▶ [Given records]
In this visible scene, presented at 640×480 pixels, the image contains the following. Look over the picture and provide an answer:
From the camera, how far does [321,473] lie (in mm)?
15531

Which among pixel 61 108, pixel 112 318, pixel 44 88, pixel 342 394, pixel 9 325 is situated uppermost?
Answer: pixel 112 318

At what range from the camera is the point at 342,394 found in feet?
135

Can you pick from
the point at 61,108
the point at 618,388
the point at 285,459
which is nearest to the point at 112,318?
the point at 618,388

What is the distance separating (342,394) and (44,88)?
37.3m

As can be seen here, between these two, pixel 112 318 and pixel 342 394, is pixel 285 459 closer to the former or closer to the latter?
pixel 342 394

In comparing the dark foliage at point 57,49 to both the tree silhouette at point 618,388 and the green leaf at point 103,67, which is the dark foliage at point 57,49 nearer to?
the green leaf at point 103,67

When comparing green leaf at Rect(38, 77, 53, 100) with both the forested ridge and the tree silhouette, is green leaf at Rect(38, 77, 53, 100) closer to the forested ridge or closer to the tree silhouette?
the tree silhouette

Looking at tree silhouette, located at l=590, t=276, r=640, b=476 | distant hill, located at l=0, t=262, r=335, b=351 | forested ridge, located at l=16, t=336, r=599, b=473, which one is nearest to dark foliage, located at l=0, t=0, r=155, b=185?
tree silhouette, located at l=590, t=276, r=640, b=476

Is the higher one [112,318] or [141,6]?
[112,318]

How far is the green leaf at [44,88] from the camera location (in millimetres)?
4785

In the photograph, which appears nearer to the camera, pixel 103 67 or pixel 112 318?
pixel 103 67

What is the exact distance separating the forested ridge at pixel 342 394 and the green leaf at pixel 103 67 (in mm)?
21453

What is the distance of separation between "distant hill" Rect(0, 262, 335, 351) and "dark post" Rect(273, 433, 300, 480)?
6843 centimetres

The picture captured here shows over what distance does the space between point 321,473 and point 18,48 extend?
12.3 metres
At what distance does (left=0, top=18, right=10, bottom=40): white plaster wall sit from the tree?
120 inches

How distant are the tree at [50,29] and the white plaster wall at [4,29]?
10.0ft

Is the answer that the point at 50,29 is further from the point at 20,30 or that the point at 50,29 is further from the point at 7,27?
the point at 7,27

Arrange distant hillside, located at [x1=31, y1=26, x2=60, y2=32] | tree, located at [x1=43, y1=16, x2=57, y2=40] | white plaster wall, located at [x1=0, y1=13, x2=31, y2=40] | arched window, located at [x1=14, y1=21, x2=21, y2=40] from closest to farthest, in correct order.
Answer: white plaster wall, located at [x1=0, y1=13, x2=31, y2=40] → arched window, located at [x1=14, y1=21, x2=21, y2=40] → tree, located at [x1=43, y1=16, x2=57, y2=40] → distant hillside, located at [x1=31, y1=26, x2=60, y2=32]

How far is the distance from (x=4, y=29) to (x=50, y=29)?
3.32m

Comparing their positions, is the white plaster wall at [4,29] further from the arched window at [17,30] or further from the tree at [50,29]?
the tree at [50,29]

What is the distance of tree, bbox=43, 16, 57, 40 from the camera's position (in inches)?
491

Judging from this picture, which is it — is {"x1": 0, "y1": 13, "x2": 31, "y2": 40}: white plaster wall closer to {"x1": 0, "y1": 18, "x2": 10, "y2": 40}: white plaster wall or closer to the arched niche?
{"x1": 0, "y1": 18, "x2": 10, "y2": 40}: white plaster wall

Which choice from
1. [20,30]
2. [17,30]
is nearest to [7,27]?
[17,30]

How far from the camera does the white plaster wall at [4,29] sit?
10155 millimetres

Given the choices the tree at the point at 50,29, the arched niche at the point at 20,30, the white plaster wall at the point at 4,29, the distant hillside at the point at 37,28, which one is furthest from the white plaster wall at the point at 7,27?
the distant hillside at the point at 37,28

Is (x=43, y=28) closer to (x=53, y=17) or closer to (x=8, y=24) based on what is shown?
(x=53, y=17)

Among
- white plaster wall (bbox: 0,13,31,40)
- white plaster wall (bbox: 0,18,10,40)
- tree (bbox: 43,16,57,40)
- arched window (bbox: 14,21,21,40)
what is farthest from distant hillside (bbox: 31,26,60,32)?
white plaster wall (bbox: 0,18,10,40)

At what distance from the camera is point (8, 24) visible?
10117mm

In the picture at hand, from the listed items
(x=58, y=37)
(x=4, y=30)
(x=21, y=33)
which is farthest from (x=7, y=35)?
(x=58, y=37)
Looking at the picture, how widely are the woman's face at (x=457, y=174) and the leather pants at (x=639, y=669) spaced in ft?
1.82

▶ [Given exercise]
Rewrite all of the items above, replacing each occurrence of "forested ridge" with "wooded ridge" and keeping everything else the same.

▶ [Completed task]
In this visible scene, presented at 640×480 pixels, the image contains the following. Look over the picture and provide an answer:
From the camera, how far does [321,473] lie (in mm)?
15531

Which among pixel 61 108, pixel 112 318, pixel 44 88, pixel 342 394, pixel 9 325 is situated uppermost?
Answer: pixel 112 318

At what range from the camera is the point at 342,394 found in feet?
135

Can you pick from
the point at 61,108
the point at 618,388
the point at 285,459
which is nearest to the point at 112,318?
the point at 618,388

What is the distance separating (342,394) and (44,88)?
37.3m

As can be seen here, between these two, pixel 112 318 and pixel 342 394, is pixel 285 459 closer to the former or closer to the latter?
pixel 342 394

In comparing the dark foliage at point 57,49 to both the tree silhouette at point 618,388 and the green leaf at point 103,67, which is the dark foliage at point 57,49 nearer to?
the green leaf at point 103,67

When comparing green leaf at Rect(38, 77, 53, 100) with both the wooded ridge and the tree silhouette, is green leaf at Rect(38, 77, 53, 100) closer to the wooded ridge or closer to the tree silhouette?
the tree silhouette

Looking at tree silhouette, located at l=590, t=276, r=640, b=476 | distant hill, located at l=0, t=262, r=335, b=351 | wooded ridge, located at l=16, t=336, r=599, b=473, which one is nearest to dark foliage, located at l=0, t=0, r=155, b=185?
tree silhouette, located at l=590, t=276, r=640, b=476

Is the higher one [112,318] or [141,6]?
[112,318]

How far is the green leaf at [44,88] from the camera location (in millimetres)?
4785

In the photograph, which appears nearer to the camera, pixel 103 67 or pixel 112 318?
pixel 103 67

What is the exact distance separating the wooded ridge at pixel 342 394 and the green leaf at pixel 103 67 (in mm)?
21453

What is the distance of separation between "distant hill" Rect(0, 262, 335, 351) and "dark post" Rect(273, 433, 300, 480)?
6843 centimetres

The picture captured here shows over what distance does the space between point 321,473 and point 18,48 extend?
12.3 metres
At what distance does (left=0, top=18, right=10, bottom=40): white plaster wall sit from the tree?
120 inches

How distant are the tree at [50,29] and the white plaster wall at [4,29]?
10.0ft

Is the answer that the point at 50,29 is further from the point at 20,30 or that the point at 50,29 is further from the point at 7,27?
the point at 7,27

Arrange distant hillside, located at [x1=31, y1=26, x2=60, y2=32] | tree, located at [x1=43, y1=16, x2=57, y2=40] | white plaster wall, located at [x1=0, y1=13, x2=31, y2=40] | arched window, located at [x1=14, y1=21, x2=21, y2=40] from closest to farthest, in correct order.
Answer: white plaster wall, located at [x1=0, y1=13, x2=31, y2=40] → arched window, located at [x1=14, y1=21, x2=21, y2=40] → tree, located at [x1=43, y1=16, x2=57, y2=40] → distant hillside, located at [x1=31, y1=26, x2=60, y2=32]

How far is the distance from (x=4, y=29) to (x=50, y=29)?
3.32m

Comparing their positions, is the white plaster wall at [4,29] further from the arched window at [17,30] or further from the tree at [50,29]?
the tree at [50,29]

What is the distance of tree, bbox=43, 16, 57, 40 from the camera's position (in inches)?
491

Judging from this picture, which is it — is {"x1": 0, "y1": 13, "x2": 31, "y2": 40}: white plaster wall closer to {"x1": 0, "y1": 18, "x2": 10, "y2": 40}: white plaster wall or closer to the arched niche?
{"x1": 0, "y1": 18, "x2": 10, "y2": 40}: white plaster wall

Which choice from
1. [20,30]
2. [17,30]
is nearest to [7,27]?
[17,30]

How far from the camera does the white plaster wall at [4,29] sit?
10155 millimetres

Given the choices the tree at the point at 50,29, the arched niche at the point at 20,30, the white plaster wall at the point at 4,29, the distant hillside at the point at 37,28, which one is furthest from the white plaster wall at the point at 7,27?
the distant hillside at the point at 37,28

Is (x=43, y=28) closer to (x=53, y=17) or closer to (x=8, y=24) based on what is shown?
(x=53, y=17)

Among
- white plaster wall (bbox: 0,13,31,40)
- white plaster wall (bbox: 0,18,10,40)
- tree (bbox: 43,16,57,40)
- arched window (bbox: 14,21,21,40)
what is farthest from distant hillside (bbox: 31,26,60,32)?
white plaster wall (bbox: 0,18,10,40)

At what distance from the camera is point (8, 24) visible?
10117mm

In the picture at hand, from the listed items
(x=58, y=37)
(x=4, y=30)
(x=21, y=33)
which is farthest from (x=7, y=35)?
(x=58, y=37)
Looking at the picture, how widely are the woman's face at (x=457, y=174) and the leather pants at (x=639, y=669) spaced in ft?
1.82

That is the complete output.